Traveling photographer shares experiences in Ethiopia

Eric Gottesman plans on doing a project similar to "Sudden Flowers" with schoolchildren here in Muncie, said senior art history major Alyson Walbridge. 

The children will photograph where they do and don't feel listened to.

An artist featured in the David Owsley Museum of Art’s (DOMA) exhibition “Fractured Narratives” brought stories of his travels in Ethiopia to a campus talk March 26.

Eric Gottesman’s work in the exhibit highlights the Ethiopian novel “Oromaye” and its author Baalu Girma. The work involves photos and video. His talk covered his own time and experiences in Ethiopia.

Gottesman did not gain an interest in photography until his last year of college when he took a photography class. He was working to become a lawyer. Gottesman realized there was something about photography that he wasn’t getting from being in a court or in an office.

In 1999, Gottesman traveled to Ethiopia for a photography project. He worked closely with kids whose parents had died from AIDS. These children were called Sudden Flowers, which also happens to be the title of Gottesman’s book.

The Sudden Flower children used photography to express the grief they felt in their lives from the death of their parents. The group started with only six members, but soon grew to around 25 members.

In the beginning of the project, Gottesman worked with a translator to communicate with the kids. He then learned to speak Amharic, one of the around 80 languages spoken in Ethiopia.
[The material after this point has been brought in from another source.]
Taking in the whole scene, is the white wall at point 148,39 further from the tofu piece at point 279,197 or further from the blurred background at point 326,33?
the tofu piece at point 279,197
With his knowledge of the language, Gottesman has been able to translate “Oromaye” to English. He began the translation as a hobby with a friend, and he has almost completed the full translation. He contacted Girma’s children and has worked with them on the translation. Girma's kids will decide whether the English version will be published.

Ball State was Gottesman’s first visit to Indiana.

“Though I’ve been to Ethiopia, this is the most exotic place I’ve been in a while,” he said.

Alyson Walbridge, a senior art history major, interns at DOMA. Because she created educational material for the docents for “Fractured Narratives,” she was familiar with Gottesman’s work previous to his arrival. She read the first couple chapters of Gottesman’s translation of “Oromaye.”

“I think what he’s doing is so great,” Walbridge said.

Another DOMA intern, James Schwab, a senior drawing major, was not as familiar with Gottesman’s work before reading "Oromaye."

“I feel like I got so much more information about his work,” Schwab said. “I got so much more understanding about what he’s doing.”